The stock market hands these opportunities to investors all the time. Every decade sees several new restaurant and retail brands emerge that have the potential for wealth-building gains. For example, $10,000 invested in Lululemon Athletica in 2010 would be worth $92,000 today. The same amount invested in Chipotle Mexican Grill in the same year would be worth $152,000.

Here are two stocks that Lynch might love today and could rapidly expand your portfolio in the decades to come.

1. Cava Group

Cava Group (CAVA 1.29%) is a fast-growing chain of Mediterranean-style restaurants that is showing it just might follow in the footsteps of Chipotle and other successful restaurant stocks that have come before it.

Over the past year, Cava shares have significantly outpaced the S&P 500, rocketing 126%. Consumer spending has been a little soft of late, which is reflected in Cava's relatively soft same-restaurant sales (comps) growth of 2.3% in the first quarter.

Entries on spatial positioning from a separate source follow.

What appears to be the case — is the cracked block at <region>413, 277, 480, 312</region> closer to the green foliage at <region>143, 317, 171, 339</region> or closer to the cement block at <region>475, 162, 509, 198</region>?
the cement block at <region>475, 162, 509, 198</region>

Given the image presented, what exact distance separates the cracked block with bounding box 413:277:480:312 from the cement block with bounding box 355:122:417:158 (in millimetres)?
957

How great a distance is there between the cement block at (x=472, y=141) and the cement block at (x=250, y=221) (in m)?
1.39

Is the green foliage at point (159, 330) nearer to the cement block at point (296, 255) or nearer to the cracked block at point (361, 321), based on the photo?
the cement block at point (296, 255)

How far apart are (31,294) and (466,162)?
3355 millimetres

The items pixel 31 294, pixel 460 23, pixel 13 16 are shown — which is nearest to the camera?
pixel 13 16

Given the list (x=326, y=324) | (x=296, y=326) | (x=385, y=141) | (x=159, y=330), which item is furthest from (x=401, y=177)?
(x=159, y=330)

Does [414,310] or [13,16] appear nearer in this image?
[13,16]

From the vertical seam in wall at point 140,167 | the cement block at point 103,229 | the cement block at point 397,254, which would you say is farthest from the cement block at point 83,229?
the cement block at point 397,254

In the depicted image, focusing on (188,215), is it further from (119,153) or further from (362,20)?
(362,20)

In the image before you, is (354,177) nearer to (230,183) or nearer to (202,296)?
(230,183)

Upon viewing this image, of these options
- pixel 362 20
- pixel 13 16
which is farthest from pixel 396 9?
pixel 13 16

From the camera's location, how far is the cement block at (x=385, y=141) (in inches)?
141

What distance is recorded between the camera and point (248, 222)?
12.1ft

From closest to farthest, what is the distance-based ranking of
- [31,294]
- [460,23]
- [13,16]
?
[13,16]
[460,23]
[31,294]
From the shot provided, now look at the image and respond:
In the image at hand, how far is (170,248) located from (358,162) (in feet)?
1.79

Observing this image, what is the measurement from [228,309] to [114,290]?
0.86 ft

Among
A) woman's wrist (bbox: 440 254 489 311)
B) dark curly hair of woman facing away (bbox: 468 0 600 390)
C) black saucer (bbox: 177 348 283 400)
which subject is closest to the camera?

But comps have increased 30.7% on a two-year basis, showing this new restaurant concept is resonating.

Cava is succeeding by using concepts similar to Chipotle's, including fresh food delivered with speed and efficiency. The company is starting to use artificial intelligence (AI) to improve order accuracy and boost service speed, which indicates room for improvement in financial performance.

The chain's growth so far is pointing to a huge opportunity. There were 323 Cava restaurants open through the first quarter, and management is targeting 1,000 by 2032. That would triple its annual revenue over the next decade, not counting added growth from customer traffic at existing stores.

What's exciting about the opportunity is that a chain of 1,000 restaurants is still quite small relative to industry-leading restaurant brands. If Cava eventually opens 3,500 stores, like Chipotle has, the stock could deliver exceptional returns.

2. Dutch Bros

Dutch Bros (BROS -1.66%) is another rapidly growing chain with a small footprint of stores, or "shops" as the company calls them, and more than half of the U.S. to expand into from here. Its menu features a range of specialty beverages, such as coffees, lemonade, shakes, and smoothies, and it is winning over customers with a well-trained, friendly staff.

The stock has underperformed the broader market since the initial public offering a few years ago, but over the last year, it has outperformed the market thanks to continued growth in the business.

In the first quarter, the company reported a 39% year-over-year increase in revenue, driven by a 10% rise in comps and new shop openings. Management still expects full-year comps growth to remain in the low single digits, which shows that Dutch Bros is not immune to weak consumer spending. But over the long term, investors should expect the company to profitably expand into a nationwide beverage chain.

Small restaurants can get into trouble financially by expanding too fast and burning too much cash, but Dutch Bros has operated just above breakeven over the past year, and its quarterly profit is even starting to grow. It clearly has a management team that is carefully guiding the growth of the business, which is great.

A fast-growing chain that is reporting a profit, even if it's a relatively small profit margin, will support higher share prices as the company continues to expand. Dutch Bros has a long runway ahead of it with 876 locations in only 17 states. Growth investors should earn wealth-building returns over the next few decades as the company targets over 4,000 shops.